Framework: To explain these contrasting receptions, we ask: What historical factors shaped the legitimacy of the ASD and iZone? Drawing on Black Memphians’ educational activism from Reconstruction through Jim Crow, desegregation, and the 21st century, we show how longstanding historical concerns informed each system’s long-term trajectory. These include:
● Who controls and funds the education of Black students?
● Who teaches Black students?
● What are Black students expected to learn?
Data & Methods: We apply these questions to data gathered over 5 years through 181 interviews with educators, system leaders, and community members involved in the ASD and iZone. Data also include extensive site observations and local archival material collected by an academic research team between 2013 and 2017. We also make extensive use of secondary materials (academic books, articles, dissertations, etc.) on the history of Black education and activism in Memphis to develop the article’s historical framework.
Summary of Findings: Public responses to the two reforms diverged sharply. Both systems ultimately sought instructional coherence and a shared vision of teaching and learning as keys to improving outcomes. Additionally, both systems faced common challenges (e.g. teacher turnover, student mobility, etc.) that, from an educational standpoint, made each system very similar. However, only the iZone had the political legitimacy to build such a system in durable ways. The ASD’s outsider status and limited community engagement hindered its efforts, while the iZone benefitted from alignment with local values, leadership, and historical memory. This legitimacy made it easier to scale and sustain coherent professional practices across schools.

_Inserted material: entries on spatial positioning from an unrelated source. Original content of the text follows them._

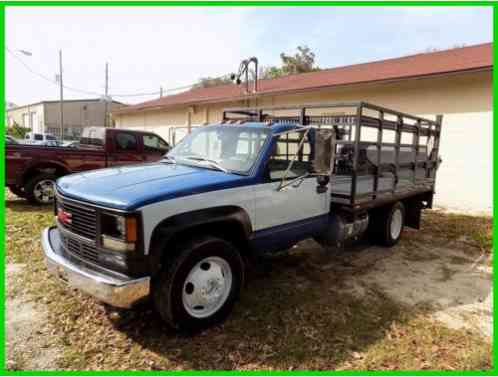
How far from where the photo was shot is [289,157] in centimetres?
421

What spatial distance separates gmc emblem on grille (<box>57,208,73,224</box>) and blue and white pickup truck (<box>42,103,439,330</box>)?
0.01 meters

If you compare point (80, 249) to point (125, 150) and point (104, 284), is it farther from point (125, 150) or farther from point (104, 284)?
point (125, 150)

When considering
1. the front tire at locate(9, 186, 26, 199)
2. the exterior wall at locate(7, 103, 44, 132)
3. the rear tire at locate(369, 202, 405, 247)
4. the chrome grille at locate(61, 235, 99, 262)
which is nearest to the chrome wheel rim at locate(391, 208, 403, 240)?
the rear tire at locate(369, 202, 405, 247)

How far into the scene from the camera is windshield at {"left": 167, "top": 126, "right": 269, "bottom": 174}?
3.88 meters

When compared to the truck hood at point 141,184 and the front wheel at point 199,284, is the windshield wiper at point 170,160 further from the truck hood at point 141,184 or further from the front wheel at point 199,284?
the front wheel at point 199,284

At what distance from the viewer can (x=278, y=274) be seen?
4.83 metres

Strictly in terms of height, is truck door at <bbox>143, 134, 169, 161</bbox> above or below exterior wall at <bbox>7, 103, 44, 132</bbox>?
below

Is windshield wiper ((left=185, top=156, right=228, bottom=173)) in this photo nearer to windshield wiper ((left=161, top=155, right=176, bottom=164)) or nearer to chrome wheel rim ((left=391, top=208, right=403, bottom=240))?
windshield wiper ((left=161, top=155, right=176, bottom=164))

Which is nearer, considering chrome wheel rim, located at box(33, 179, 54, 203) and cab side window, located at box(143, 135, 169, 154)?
chrome wheel rim, located at box(33, 179, 54, 203)

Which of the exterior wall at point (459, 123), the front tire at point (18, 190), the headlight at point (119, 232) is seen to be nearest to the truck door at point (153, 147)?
the front tire at point (18, 190)

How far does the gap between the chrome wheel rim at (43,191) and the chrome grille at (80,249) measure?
18.8 feet

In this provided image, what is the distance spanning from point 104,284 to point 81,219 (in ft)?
2.42

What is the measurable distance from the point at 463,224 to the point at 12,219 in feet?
31.1

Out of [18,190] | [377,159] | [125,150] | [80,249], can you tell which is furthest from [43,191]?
[377,159]
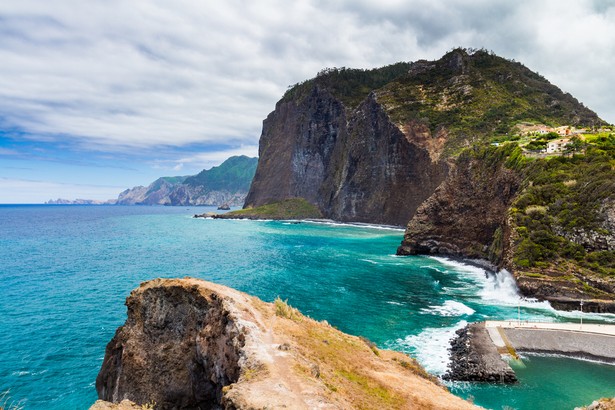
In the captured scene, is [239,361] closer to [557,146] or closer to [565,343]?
[565,343]

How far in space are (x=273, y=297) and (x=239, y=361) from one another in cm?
3503

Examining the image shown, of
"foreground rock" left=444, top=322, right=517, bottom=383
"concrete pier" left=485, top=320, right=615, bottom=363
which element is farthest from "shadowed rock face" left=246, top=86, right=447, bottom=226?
"foreground rock" left=444, top=322, right=517, bottom=383

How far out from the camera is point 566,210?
57375 mm

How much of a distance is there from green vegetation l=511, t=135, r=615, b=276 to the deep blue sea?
7286mm

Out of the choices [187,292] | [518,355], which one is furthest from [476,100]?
[187,292]

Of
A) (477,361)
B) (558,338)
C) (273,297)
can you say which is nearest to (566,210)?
(558,338)

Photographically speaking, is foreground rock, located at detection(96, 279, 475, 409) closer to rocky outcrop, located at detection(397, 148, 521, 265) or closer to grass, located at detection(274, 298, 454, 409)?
grass, located at detection(274, 298, 454, 409)

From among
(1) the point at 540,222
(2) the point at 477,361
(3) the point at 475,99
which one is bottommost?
(2) the point at 477,361

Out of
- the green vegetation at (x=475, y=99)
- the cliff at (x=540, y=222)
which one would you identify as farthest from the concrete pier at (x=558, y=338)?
the green vegetation at (x=475, y=99)

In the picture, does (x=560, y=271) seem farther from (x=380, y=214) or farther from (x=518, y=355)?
(x=380, y=214)

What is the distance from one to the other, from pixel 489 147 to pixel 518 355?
66.7 meters

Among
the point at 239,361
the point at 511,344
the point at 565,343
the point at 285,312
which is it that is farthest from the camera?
the point at 511,344

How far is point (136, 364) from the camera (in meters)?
24.5

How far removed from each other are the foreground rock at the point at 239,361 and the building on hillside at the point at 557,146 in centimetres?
6706
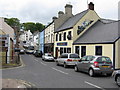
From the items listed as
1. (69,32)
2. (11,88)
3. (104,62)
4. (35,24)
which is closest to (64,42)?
(69,32)

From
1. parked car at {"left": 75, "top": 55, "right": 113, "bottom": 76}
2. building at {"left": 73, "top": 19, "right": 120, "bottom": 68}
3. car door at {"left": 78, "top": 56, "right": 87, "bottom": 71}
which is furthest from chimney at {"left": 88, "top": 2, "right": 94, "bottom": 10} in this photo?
parked car at {"left": 75, "top": 55, "right": 113, "bottom": 76}

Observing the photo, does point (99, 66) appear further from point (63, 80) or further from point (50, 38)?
point (50, 38)

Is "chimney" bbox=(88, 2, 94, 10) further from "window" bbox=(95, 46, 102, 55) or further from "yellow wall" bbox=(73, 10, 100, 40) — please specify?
"window" bbox=(95, 46, 102, 55)

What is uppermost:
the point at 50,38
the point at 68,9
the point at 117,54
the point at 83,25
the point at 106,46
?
the point at 68,9

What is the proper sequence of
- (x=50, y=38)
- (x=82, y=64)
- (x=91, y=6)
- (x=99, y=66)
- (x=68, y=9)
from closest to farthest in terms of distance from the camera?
(x=99, y=66), (x=82, y=64), (x=91, y=6), (x=68, y=9), (x=50, y=38)

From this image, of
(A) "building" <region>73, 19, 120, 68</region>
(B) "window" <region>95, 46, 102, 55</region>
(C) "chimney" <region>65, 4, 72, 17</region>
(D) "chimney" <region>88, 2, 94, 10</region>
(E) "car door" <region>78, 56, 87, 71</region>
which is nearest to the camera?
(E) "car door" <region>78, 56, 87, 71</region>

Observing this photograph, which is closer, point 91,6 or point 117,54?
point 117,54

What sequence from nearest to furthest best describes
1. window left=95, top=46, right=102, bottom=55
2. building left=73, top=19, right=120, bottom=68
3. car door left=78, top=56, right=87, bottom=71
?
car door left=78, top=56, right=87, bottom=71 < building left=73, top=19, right=120, bottom=68 < window left=95, top=46, right=102, bottom=55

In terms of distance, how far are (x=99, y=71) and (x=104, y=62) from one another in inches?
31.8

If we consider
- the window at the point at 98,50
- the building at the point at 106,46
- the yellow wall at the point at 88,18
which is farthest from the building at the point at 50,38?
the window at the point at 98,50

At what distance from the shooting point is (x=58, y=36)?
3125 centimetres

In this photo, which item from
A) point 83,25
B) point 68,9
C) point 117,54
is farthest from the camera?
point 68,9

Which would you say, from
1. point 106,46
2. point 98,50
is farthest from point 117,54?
point 98,50

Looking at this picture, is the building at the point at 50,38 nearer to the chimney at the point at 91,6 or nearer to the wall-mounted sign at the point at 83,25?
the wall-mounted sign at the point at 83,25
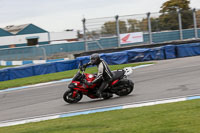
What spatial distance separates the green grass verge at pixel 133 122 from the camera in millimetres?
6367

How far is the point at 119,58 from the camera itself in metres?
23.3

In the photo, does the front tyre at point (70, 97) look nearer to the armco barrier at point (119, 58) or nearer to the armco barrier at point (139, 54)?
the armco barrier at point (119, 58)

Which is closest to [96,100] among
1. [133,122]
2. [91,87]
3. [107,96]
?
[107,96]

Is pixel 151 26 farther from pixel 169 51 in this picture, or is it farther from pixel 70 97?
pixel 70 97

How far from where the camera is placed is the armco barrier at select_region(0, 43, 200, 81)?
21969mm

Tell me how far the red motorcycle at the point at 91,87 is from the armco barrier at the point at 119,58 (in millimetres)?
11080

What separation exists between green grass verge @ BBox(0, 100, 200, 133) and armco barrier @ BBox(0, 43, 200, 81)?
13.7 meters

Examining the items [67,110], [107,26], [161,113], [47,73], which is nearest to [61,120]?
[67,110]

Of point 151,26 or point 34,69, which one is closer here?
point 34,69

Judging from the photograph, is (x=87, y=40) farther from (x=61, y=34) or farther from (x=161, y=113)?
(x=61, y=34)

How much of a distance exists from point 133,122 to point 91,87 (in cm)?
394

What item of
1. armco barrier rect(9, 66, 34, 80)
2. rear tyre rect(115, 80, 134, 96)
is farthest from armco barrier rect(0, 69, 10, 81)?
rear tyre rect(115, 80, 134, 96)

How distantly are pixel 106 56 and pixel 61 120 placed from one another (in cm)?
1459

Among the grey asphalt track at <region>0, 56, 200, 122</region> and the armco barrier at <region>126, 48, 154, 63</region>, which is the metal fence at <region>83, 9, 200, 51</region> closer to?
the armco barrier at <region>126, 48, 154, 63</region>
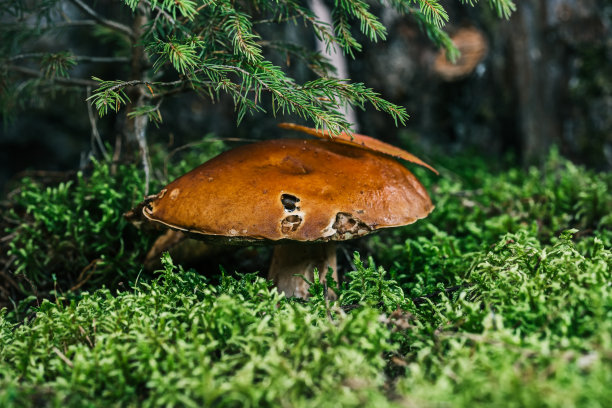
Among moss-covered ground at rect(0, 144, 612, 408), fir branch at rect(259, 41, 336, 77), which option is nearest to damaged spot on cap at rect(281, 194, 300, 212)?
moss-covered ground at rect(0, 144, 612, 408)

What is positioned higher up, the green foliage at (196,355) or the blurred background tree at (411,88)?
the blurred background tree at (411,88)

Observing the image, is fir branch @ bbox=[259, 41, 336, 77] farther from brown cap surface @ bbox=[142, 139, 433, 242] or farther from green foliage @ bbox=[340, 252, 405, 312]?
green foliage @ bbox=[340, 252, 405, 312]

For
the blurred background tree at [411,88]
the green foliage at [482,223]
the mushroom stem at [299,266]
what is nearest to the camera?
the mushroom stem at [299,266]

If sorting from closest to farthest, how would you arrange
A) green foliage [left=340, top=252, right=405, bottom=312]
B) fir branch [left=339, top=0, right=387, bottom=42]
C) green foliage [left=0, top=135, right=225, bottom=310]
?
green foliage [left=340, top=252, right=405, bottom=312] → fir branch [left=339, top=0, right=387, bottom=42] → green foliage [left=0, top=135, right=225, bottom=310]

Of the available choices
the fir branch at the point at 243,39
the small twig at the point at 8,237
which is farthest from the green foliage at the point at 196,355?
the small twig at the point at 8,237

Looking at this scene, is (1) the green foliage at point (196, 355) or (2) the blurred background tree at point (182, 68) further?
(2) the blurred background tree at point (182, 68)

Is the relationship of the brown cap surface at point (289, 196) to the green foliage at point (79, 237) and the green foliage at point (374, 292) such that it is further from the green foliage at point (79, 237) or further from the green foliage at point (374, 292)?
the green foliage at point (79, 237)

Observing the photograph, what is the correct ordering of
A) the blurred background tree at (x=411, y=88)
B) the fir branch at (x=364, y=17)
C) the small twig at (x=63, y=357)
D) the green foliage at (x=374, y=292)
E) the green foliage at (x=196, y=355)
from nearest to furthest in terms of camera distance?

Scholarly Significance: This study bridges research on system-building and instructional coherence—grounded in organizational theory and improvement science—with the politics of education, where issues of race, power, and community are central. It challenges context-neutral assumptions in school reform by showing how political legitimacy and historical memory fundamentally shape system design and implementation, while also challenging political analyses that focus on power and control absent attention to the design of educational systems. We propose a framework for reform that integrates local political terrain from the outset, not as an obstacle to manage but as essential infrastructure for lasting improvement.